There is large difference between the resources, pricing aggressiveness and financial staying power of growing small businesses versus corporate giants. This means that, by nature, small businesses are most affected by size standard restrictions, insourcing, the increased cost of competition and decreased market shares. Small businesses may have to prepare to take a more competitive posture to cover the increased cost of additional, more frequent competitions and to sustain viability in the face of more cut-throat pricing competitions.

To meet the administration’s goal of reducing unemployment and supporting small business competitive viability, it is high time that both the small business community and policy makers take action, veering away from outmoded practices that have not benefited the community to date. SBA’s minor tweaks on size-standards oriented on statistical deviations, as has previously been the practice, have not served to address small businesses continued competitive viability.

The practice of simply monitoring large businesses’ subcontracting plans has not served to reduce the number of small business fronts and small business awards that benefit large corporations.
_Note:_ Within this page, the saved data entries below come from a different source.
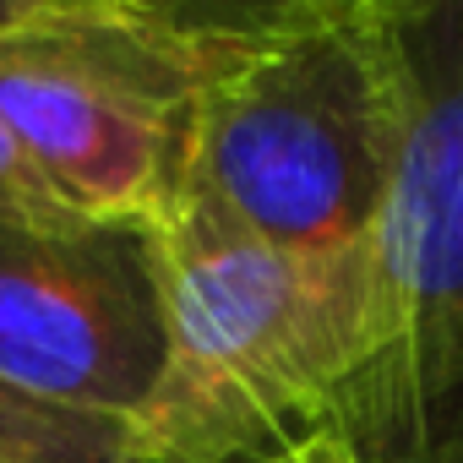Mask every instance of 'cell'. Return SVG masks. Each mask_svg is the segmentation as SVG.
I'll return each mask as SVG.
<instances>
[{"label":"cell","instance_id":"cell-1","mask_svg":"<svg viewBox=\"0 0 463 463\" xmlns=\"http://www.w3.org/2000/svg\"><path fill=\"white\" fill-rule=\"evenodd\" d=\"M414 120L420 66L398 0H207L175 202L295 251L365 246Z\"/></svg>","mask_w":463,"mask_h":463},{"label":"cell","instance_id":"cell-2","mask_svg":"<svg viewBox=\"0 0 463 463\" xmlns=\"http://www.w3.org/2000/svg\"><path fill=\"white\" fill-rule=\"evenodd\" d=\"M169 365L137 420L142 463H268L338 436L344 398L387 344L376 241L295 251L196 202L158 223Z\"/></svg>","mask_w":463,"mask_h":463},{"label":"cell","instance_id":"cell-3","mask_svg":"<svg viewBox=\"0 0 463 463\" xmlns=\"http://www.w3.org/2000/svg\"><path fill=\"white\" fill-rule=\"evenodd\" d=\"M207 0H6L0 115L82 218L158 223L185 180Z\"/></svg>","mask_w":463,"mask_h":463},{"label":"cell","instance_id":"cell-4","mask_svg":"<svg viewBox=\"0 0 463 463\" xmlns=\"http://www.w3.org/2000/svg\"><path fill=\"white\" fill-rule=\"evenodd\" d=\"M420 120L376 229L387 344L338 436L360 463H463V6H409Z\"/></svg>","mask_w":463,"mask_h":463},{"label":"cell","instance_id":"cell-5","mask_svg":"<svg viewBox=\"0 0 463 463\" xmlns=\"http://www.w3.org/2000/svg\"><path fill=\"white\" fill-rule=\"evenodd\" d=\"M169 365L164 246L147 218L0 223V382L137 425Z\"/></svg>","mask_w":463,"mask_h":463},{"label":"cell","instance_id":"cell-6","mask_svg":"<svg viewBox=\"0 0 463 463\" xmlns=\"http://www.w3.org/2000/svg\"><path fill=\"white\" fill-rule=\"evenodd\" d=\"M0 463H142L137 425L50 409L0 382Z\"/></svg>","mask_w":463,"mask_h":463},{"label":"cell","instance_id":"cell-7","mask_svg":"<svg viewBox=\"0 0 463 463\" xmlns=\"http://www.w3.org/2000/svg\"><path fill=\"white\" fill-rule=\"evenodd\" d=\"M82 213H71L55 185L39 175V164L28 158V147L12 137L6 115H0V223H23V229H61L77 223Z\"/></svg>","mask_w":463,"mask_h":463},{"label":"cell","instance_id":"cell-8","mask_svg":"<svg viewBox=\"0 0 463 463\" xmlns=\"http://www.w3.org/2000/svg\"><path fill=\"white\" fill-rule=\"evenodd\" d=\"M268 463H360V452H354L344 436H317V441L289 447V452H279V458H268Z\"/></svg>","mask_w":463,"mask_h":463}]
</instances>
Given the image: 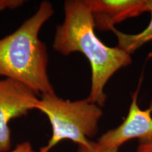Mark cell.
I'll list each match as a JSON object with an SVG mask.
<instances>
[{
    "mask_svg": "<svg viewBox=\"0 0 152 152\" xmlns=\"http://www.w3.org/2000/svg\"><path fill=\"white\" fill-rule=\"evenodd\" d=\"M64 14V22L56 28L53 48L64 56L80 52L86 57L92 71L87 99L102 107L106 99V85L118 71L132 63L131 55L118 47L106 46L99 39L84 0L66 1Z\"/></svg>",
    "mask_w": 152,
    "mask_h": 152,
    "instance_id": "cell-1",
    "label": "cell"
},
{
    "mask_svg": "<svg viewBox=\"0 0 152 152\" xmlns=\"http://www.w3.org/2000/svg\"><path fill=\"white\" fill-rule=\"evenodd\" d=\"M54 12L52 4L44 1L18 29L0 39V75L22 83L37 94L55 93L47 73V46L39 37Z\"/></svg>",
    "mask_w": 152,
    "mask_h": 152,
    "instance_id": "cell-2",
    "label": "cell"
},
{
    "mask_svg": "<svg viewBox=\"0 0 152 152\" xmlns=\"http://www.w3.org/2000/svg\"><path fill=\"white\" fill-rule=\"evenodd\" d=\"M37 110L45 113L52 126V134L39 152H49L59 142L68 140L77 146H86L97 134L103 115L102 107L87 99L71 102L55 93L42 95Z\"/></svg>",
    "mask_w": 152,
    "mask_h": 152,
    "instance_id": "cell-3",
    "label": "cell"
},
{
    "mask_svg": "<svg viewBox=\"0 0 152 152\" xmlns=\"http://www.w3.org/2000/svg\"><path fill=\"white\" fill-rule=\"evenodd\" d=\"M37 95L19 82L8 78L0 80V152L11 150L9 121L37 110L39 102Z\"/></svg>",
    "mask_w": 152,
    "mask_h": 152,
    "instance_id": "cell-4",
    "label": "cell"
},
{
    "mask_svg": "<svg viewBox=\"0 0 152 152\" xmlns=\"http://www.w3.org/2000/svg\"><path fill=\"white\" fill-rule=\"evenodd\" d=\"M140 88L132 94L130 109L123 122L115 128L104 133L97 143L108 148H118L132 139H138L139 144H152V106L142 110L137 104Z\"/></svg>",
    "mask_w": 152,
    "mask_h": 152,
    "instance_id": "cell-5",
    "label": "cell"
},
{
    "mask_svg": "<svg viewBox=\"0 0 152 152\" xmlns=\"http://www.w3.org/2000/svg\"><path fill=\"white\" fill-rule=\"evenodd\" d=\"M92 14L95 29L111 31L115 25L149 12V0H84Z\"/></svg>",
    "mask_w": 152,
    "mask_h": 152,
    "instance_id": "cell-6",
    "label": "cell"
},
{
    "mask_svg": "<svg viewBox=\"0 0 152 152\" xmlns=\"http://www.w3.org/2000/svg\"><path fill=\"white\" fill-rule=\"evenodd\" d=\"M149 12L151 13V20L147 27L141 33L127 34L115 28H112L111 31L117 37L118 47L131 55L144 44L152 40V0H149Z\"/></svg>",
    "mask_w": 152,
    "mask_h": 152,
    "instance_id": "cell-7",
    "label": "cell"
},
{
    "mask_svg": "<svg viewBox=\"0 0 152 152\" xmlns=\"http://www.w3.org/2000/svg\"><path fill=\"white\" fill-rule=\"evenodd\" d=\"M118 148H108L103 147L97 143L90 140L86 146H78L77 152H119Z\"/></svg>",
    "mask_w": 152,
    "mask_h": 152,
    "instance_id": "cell-8",
    "label": "cell"
},
{
    "mask_svg": "<svg viewBox=\"0 0 152 152\" xmlns=\"http://www.w3.org/2000/svg\"><path fill=\"white\" fill-rule=\"evenodd\" d=\"M23 0H0V11L5 9H16L21 7Z\"/></svg>",
    "mask_w": 152,
    "mask_h": 152,
    "instance_id": "cell-9",
    "label": "cell"
},
{
    "mask_svg": "<svg viewBox=\"0 0 152 152\" xmlns=\"http://www.w3.org/2000/svg\"><path fill=\"white\" fill-rule=\"evenodd\" d=\"M8 152H36L30 142H23L18 144L14 149Z\"/></svg>",
    "mask_w": 152,
    "mask_h": 152,
    "instance_id": "cell-10",
    "label": "cell"
},
{
    "mask_svg": "<svg viewBox=\"0 0 152 152\" xmlns=\"http://www.w3.org/2000/svg\"><path fill=\"white\" fill-rule=\"evenodd\" d=\"M136 152H152V144H139Z\"/></svg>",
    "mask_w": 152,
    "mask_h": 152,
    "instance_id": "cell-11",
    "label": "cell"
}]
</instances>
Government oversight on bundling has not stopped the practice. The small business community needs leadership, akin to that exhibited in the financial crisis, coming together to produce sweeping change and helping small businesses going forward to create jobs and to continue to grow.

But an opportunity for change may already be on the horizon. After quietly suffering decades of unsolved problems in the federal marketplace, the small business community is organizing a series of forums to reform government policy on issues affecting all small federal contractors, issues like size standards, access to contracts, bundling and subcontracting.

No longer can we wait for Congress and government agencies to provide solutions that work. Small businesses are known to provide innovative business solutions. If this nation is to grow and to reduce unemployment, we must all support small businesses by providing real solutions to their problem issues.

Fernando Galaviz is chairman of the National Federal Contractors Association. Roger A. Campos is president and CEO of the Minority Business Round Table. The views expressed are those of the authors.